To scale metric data processing as number of hosts and VM’s grows, we’ve distributed the real-time and 5-min data computation to the DVX enabled servers.

For example, VM IO latency metric is computed from analyzing individual vdisk IO latency with IOPS weighting.  As you can imagine, the CPU and memory requirements for computing such metric increases linearly as the number of VM’s grows.  With just 2500 VM’s with 5 vdisks for each VM, we need to analyze 25,000 individual vdisk read/write IO latency metric data points to compute just the read/write IO latency metrics for all VM’s. All of this happening real time every a few seconds as IO is flowing and we have close to 6000 metrics and growing!

Some legacy systems in the market do not provide VM-level metrics at all. Others that offer such data have severe limitations on the number of metrics and/or time interval at which data points are computed. Some even require external database setup to track such metrics for large deployments or have to offload data processing to an externally hosted service outside your datacenter.

Datrium DVX provides extremely fine grained vdisk, VM, host, and system-wide metrics out of the box.   No need to set up any software or use a separate service!

Just as DVX data path scales IO performance by adding more servers, we also increase our metric computation capacity automatically as hosts are added to DVX system. We collocate the computation of VM metrics with servers where VM’s are actually running. As a VM performs IO on vdisks, we measure raw latency numbers of each vdisk and compute VM level latency immediately right on the same host as IO is happening. We avoid moving the metric data around to prevent network chatter.  And these computed data points are pulled from hosts on demand when user requests them through our UI with near instantaneous results.

Time series database

Spotting performance anomalies often require analyzing various VM metrics over a wide time span. Long term trend data is also crucial to server IO performance and capacity planning.

We’ve developed a time series database specifically for these use cases.  DVX UI can chart up to 1 year’s worth of metrics data points for VM’s and hosts. Most importantly, these charts are fully interactive with users being able to select individual time slices, zoom into specific intervals, and examine key metrics hotspot rankings at each time slice.  And all the queries are executed in real time against DVX time series database as users analyze the historical charts.

Such capabilities are often delegated to external monitoring solutions coupled with dedicated databases. Datrium DVX provides these functionalities out of the box without any additional software!

We built this database using our core file systems technology. Once servers compute 5-min rollup data points, time series database persists and indexes them such that we can:

  • Maximize spatial locality by co-locating each VM’s data points for different metrics. This enables prefetching large number of metrics users are most likely to query for when analyzing a VM’s performance.
  • Maximize temporal locality by co-locating each VM’s data points across time.  Performance analysis rarely ever involves a single time slice; users are normally interested in a time range and need to query for data points spanning that time interval.  By keeping data points nearby in time together, we can prefetch nearby data in historical charts.
  • Pre-compute hotspot rankings for each time slice. And the ranking data exploits the same spatial and temporal locality to accelerate user queries.
  • Index each data point so that we can locate any specific metric quickly.

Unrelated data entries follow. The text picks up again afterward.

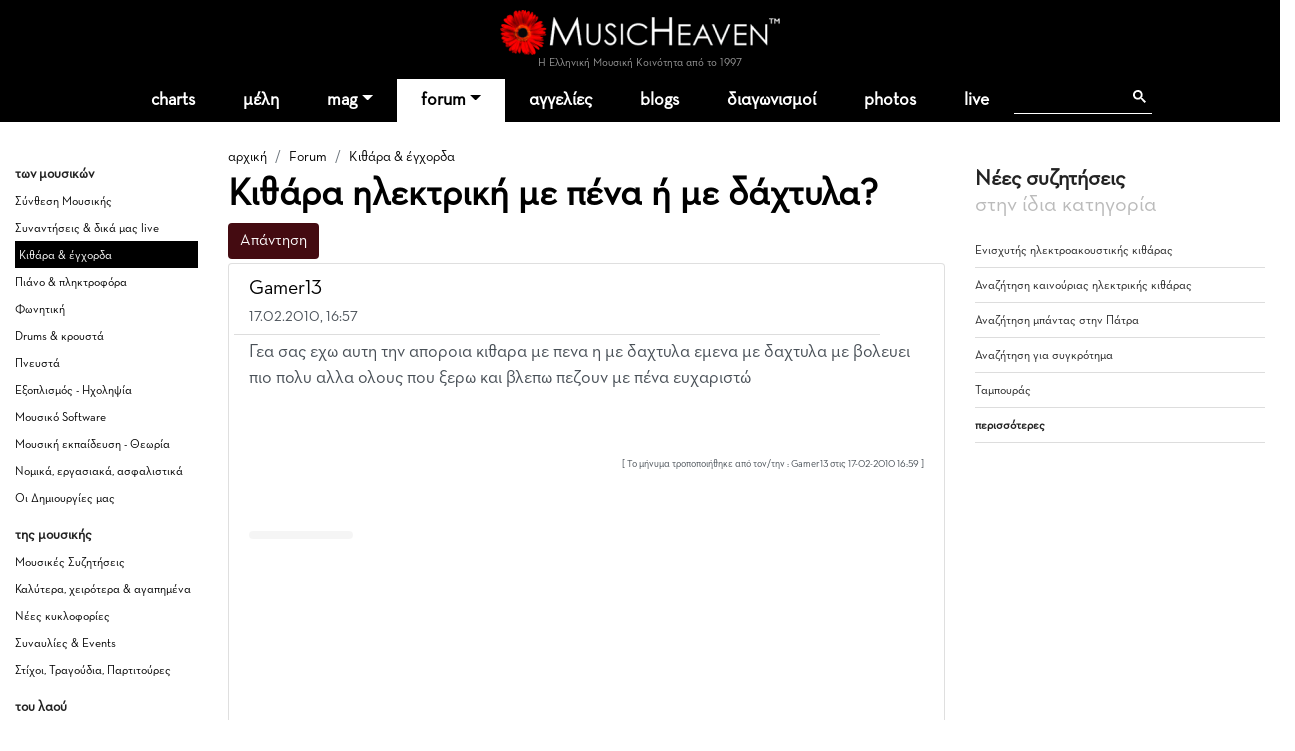

--- FILE ---
content_type: text/html; charset=utf-8
request_url: https://www.google.com/recaptcha/api2/aframe
body_size: 115
content:
<!DOCTYPE HTML><html><head><meta http-equiv="content-type" content="text/html; charset=UTF-8"></head><body><script nonce="0Mt_kZuqNuAuC7L6jBLQsg">/** Anti-fraud and anti-abuse applications only. See google.com/recaptcha */ try{var clients={'sodar':'https://pagead2.googlesyndication.com/pagead/sodar?'};window.addEventListener("message",function(a){try{if(a.source===window.parent){var b=JSON.parse(a.data);var c=clients[b['id']];if(c){var d=document.createElement('img');d.src=c+b['params']+'&rc='+(localStorage.getItem("rc::a")?sessionStorage.getItem("rc::b"):"");window.document.body.appendChild(d);sessionStorage.setItem("rc::e",parseInt(sessionStorage.getItem("rc::e")||0)+1);localStorage.setItem("rc::h",'1764391845647');}}}catch(b){}});window.parent.postMessage("_grecaptcha_ready", "*");}catch(b){}</script></body></html>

Because we built this database technology on our file system, there is no separate system to maintain or troubleshoot.  And the metrics data are as highly available and protected as your VM’s!

VM analytics simplified

We constantly add new metrics to better measure how field deployed systems are performing and we never stop finding ways to simplify performance management for our customers. We’re well on our way to solving the end-to-end VM performance management complexity problem for our customers. Now you have a sense of how important VM performance analytics is to us and why.